Goal of the exercise:
Copy the court ruling below word for word, from "In fact, the" to "to Count V.".

Source document:
In fact, the UNM press release stated that the investigation was ongoing and that no action would
be taken without additional information. (Id. ¶¶ 160, 161.) If any reputational harm resulted from
this process, it did not originate from the administration. Therefore, the Court grants the Motion
to Dismiss as to Count V.
f. Plaintiff has not made out a Substantive Due Process violation (Counts V and
VI).
Defendants next assert that Plaintiff’s substantive due process theory fails to state a claim.
(Doc. 113 at 12.) Substantive due process also originates from the Fourteenth Amendment’s
protections against governmental deprivations “without due process of law.” U.S. Const. amend.
XIV. This doctrine is primarily aimed at protecting “matters relating to marriage, family,
procreation, and the right to bodily integrity.” Albright v. Oliver, 510 U.S. 266, 272 (1994) (citation
omitted). Though broad, the Supreme Court has limited substantive due process protection to “only
the most egregious official conduct” that is “arbitrary in the constitutional sense.” Cty. of
Sacramento v. Lewis, 523 U.S. 833, 846 (1998) (citation and internal quotation marks omitted).

Data extract:
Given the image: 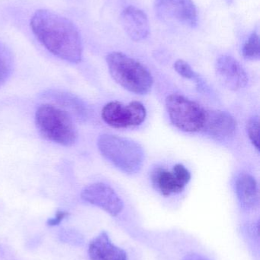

Exercise output:
In fact, the UNM press release stated that the investigation was ongoing and that no action would
be taken without additional information. (Id. ¶¶ 160, 161.) If any reputational harm resulted from
this process, it did not originate from the administration. Therefore, the Court grants the Motion
to Dismiss as to Count V.